To answer your second question: yes, at least in the last five-year sample, certain hitters persistently swing more in the second situation year-to-year. That said, I'm not sure that matters, because you'll never have to choose between facing them in one situation or another---you'll just *be* in a particular situation, and know their tendencies.
As to the third point: I'm not a particularly sophisticated user of game theory, so I haven't got a smart way to tackle this problem. I can dive into the pitch-mix/pitch-location data and get back to you. It's definitely worth considering.
Thanks for reading, and for such great clarifications.
I didn't bring up the 2nd/3rd points as criticisms of your article, just as places to maybe look for evidence of the effect Zaidi is describing. Persistence of increased swing rate year-to-year would be (potentially strong) evidence that this effect exists. It also matters because, if certain hitters are swinging more in the 3-0/3-1 situation, but the aggregate swing rates are the same, then either a) certain hitters are swinging less from one situation (which runs counter to Zaidi's claim) or b) there is something different about the hitters/pitchers in (or something about) the two groups.

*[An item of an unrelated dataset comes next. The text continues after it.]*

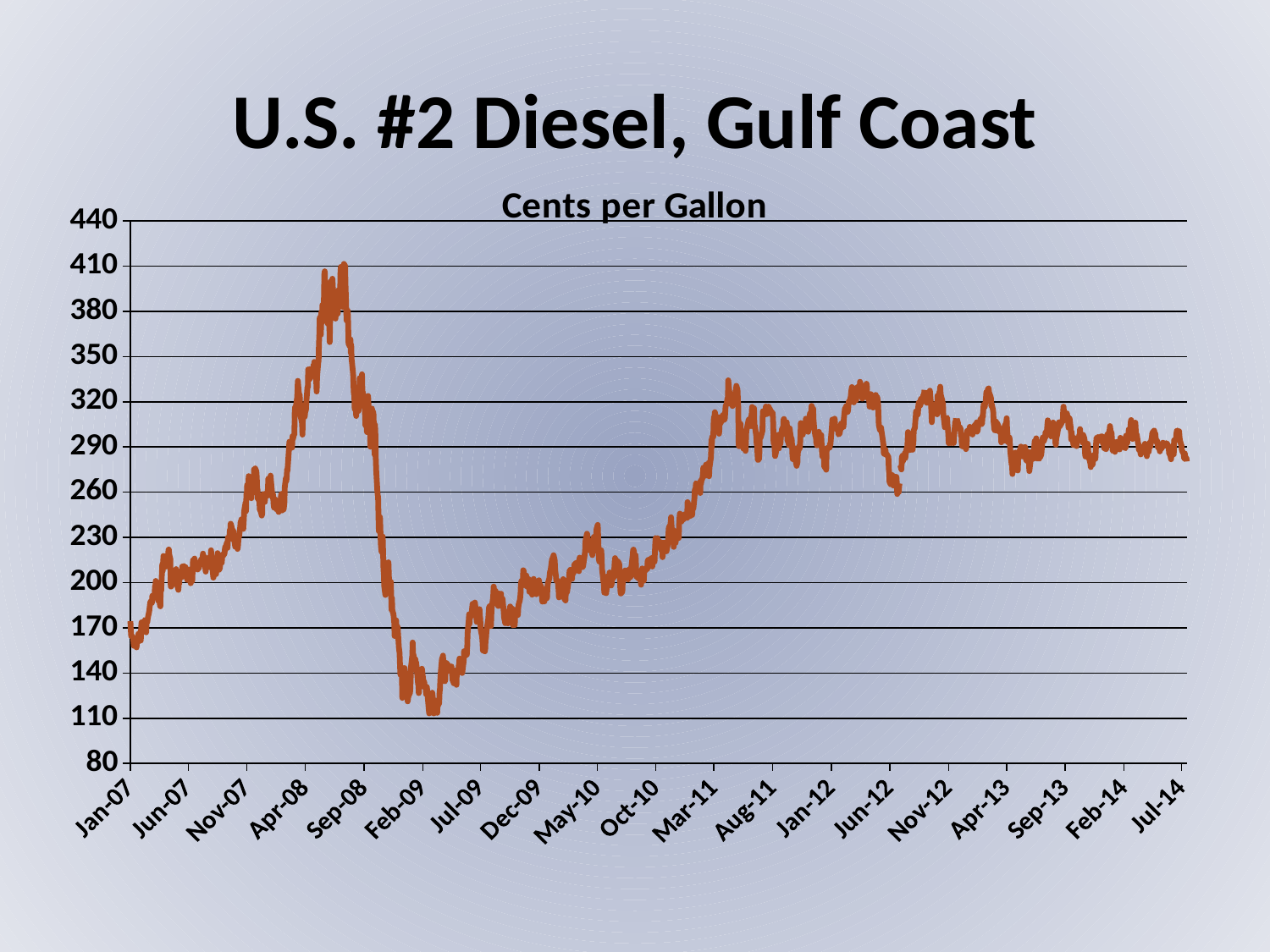
In what units are the values on the chart expressed? Cents per Gallon Is the peak value reached in 2008 greater or less than 380? greater Is the value at Jul-14 greater or less than 260? greater Near which labelled month does the line reach its lowest value? Feb-09 Is the value at Jan-07 greater or less than 200? less What is the title of the chart? Cents per Gallon Does the line rise or fall between Sep-08 and Feb-09? fall How many month labels are shown along the x axis? 19 Does the line rise or fall between Jan-07 and Sep-08? rise How many data series are plotted on the chart? 1 What kind of chart is shown on the slide? Line chart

The third point also suggests a potential limitation to the operational usefulness of this information: maybe the aggregate swing rates are the same because the pitcher's who found themselves in 3-0 counts are on average less skilled in the command/control department (I think this is a reasonable hypothesis) and are more wild with the 3-1 pitches, leading to similar overall swing rates despite an increased willingness from the hitters to swing. This would suggest that even if hitters are more likely to swing on 3-1 after being in a 3-0 count, the pitchers may be ill-equipped with the skills to take advantage.
This very interesting stuff, though I'm skeptical it has much practical application (perhaps why Zaidi let it slip into the public domain?).